◆ **GIVEN PASSAGE**

-=-=-

Bringing two data sets together might be one of the most important processes in a data journalist’s tool kit. Joining data can reveal patterns and provide meaningful insight.

It takes creative thinking to come up with a data set to compare another to. It takes additional skill to prepare the two data sets to join successfully.

Joining data is a tough process and an even tougher concept to process at first.

But when you’re successful, it’s one of the most satisfying feelings ever.

Lining it up

Lining it up


Case study

We’ll be learning how to join data by replicating part of the data analysis process used in the Pulitzer-award winning investigative series from the Bristol Herald Courier by reporter Daniel Gilbert.

One reporter at a small local newspaper was able to dig into a story that had a large impact on its readers, revealing mismanagement of natural-gas royalties owed to thousands of land owners in southwest Virginia, spurring state lawmaker action.

If you want to skip ahead to the R code, you can do so via the table of contents on the left.


Context

It comes down to royalties for leasing mineral rights to oil and gas companies.

Oil wells

Oil wells

Who owns it?

It used to be that whoever owned the land where the well was owned all the rights to the oil, no matter where the oil technically was.

Before

That inevitably lead to some hard feelings.

That lead to the idea of “compulsory pooling”.

After

The Virginia Gas and Oil Act was passed in 1990 as way to develop the state’s coalbed methane without having to deal with who actually owns the land it came from. A form of Eminent Domain called force pooling allowed gas companies to pull the gas on land they didn’t have permission of.

If they couldn’t find out who land owners or the property was under dispute, the royalties were put in a state escrow.

Gilbert attended a hearing of the Virginia Gas and Oil Board and met landowners who were incensed that corporations were draining their gas against their will and not paying them for the intrusion. It wasn’t a new issue. “Two prior managing editors had spiked the story,” he recalled. “Royalties, methane gas, escrow accounts– it’s not the sexiest story.”

The story minus the data

With these facts alone, he could have written a stellar story giving voice to citizens’ complaints, and shining a light on a little-known regulatory agency.

That, in many newsrooms, would have been plenty for a “he said/she said” story.

But Gilbert wanted to use data to dig deeper to determine the scope of the issue.

The question

Are landowners not getting paid for gas extracted from wells on their land?

What data exists that could be used to answer

  1. Whenever a well produced natural gas, the energy company was supposed to make a monthly payment into a corresponding escrow account.

  2. Companies report monthly gas production numbers to the state for an online database. The escrow account is maintained by Wachovia Bank, which reports monthly statements to the Division of Gas and Oil.

So, there were two data sets. One reporting production figures per well and the other reporting payments made per well.

Solution

Match the production records with the payment schedules to see who had– and had not– been paid.

-=-=-

◆ **SHORT PROBLEM**
Please name the bank that, according to the passage on joining data sets, maintains the escrow account.

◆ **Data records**
-=-=-

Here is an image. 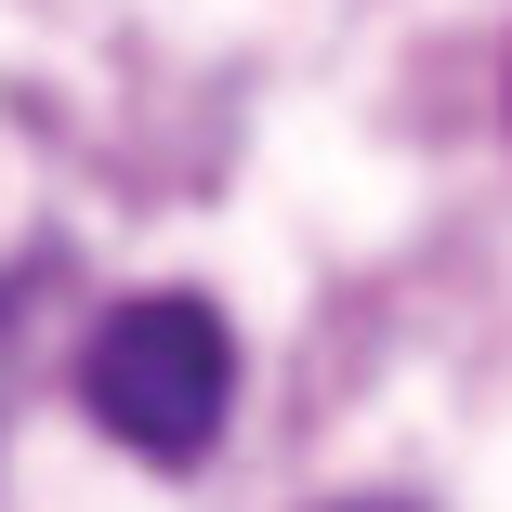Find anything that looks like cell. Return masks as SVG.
Masks as SVG:
<instances>
[{
    "mask_svg": "<svg viewBox=\"0 0 512 512\" xmlns=\"http://www.w3.org/2000/svg\"><path fill=\"white\" fill-rule=\"evenodd\" d=\"M79 407H92L132 460L197 473V460L224 447V407H237V329H224L197 289H145V302H119V316L92 329Z\"/></svg>",
    "mask_w": 512,
    "mask_h": 512,
    "instance_id": "cell-1",
    "label": "cell"
},
{
    "mask_svg": "<svg viewBox=\"0 0 512 512\" xmlns=\"http://www.w3.org/2000/svg\"><path fill=\"white\" fill-rule=\"evenodd\" d=\"M342 512H394V499H342Z\"/></svg>",
    "mask_w": 512,
    "mask_h": 512,
    "instance_id": "cell-2",
    "label": "cell"
}]
</instances>
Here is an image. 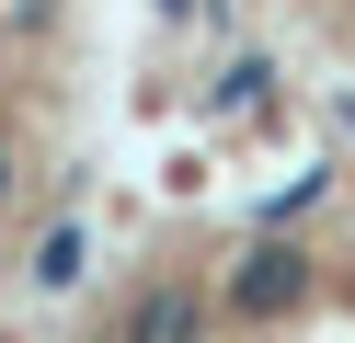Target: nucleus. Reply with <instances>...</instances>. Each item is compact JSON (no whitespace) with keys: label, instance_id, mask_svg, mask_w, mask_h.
<instances>
[]
</instances>
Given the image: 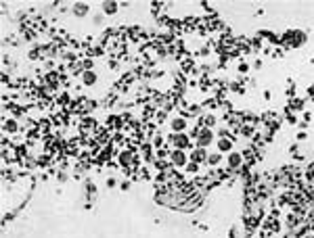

-=-=-

◆ **EXERCISE RESULT**
Wachovia Bank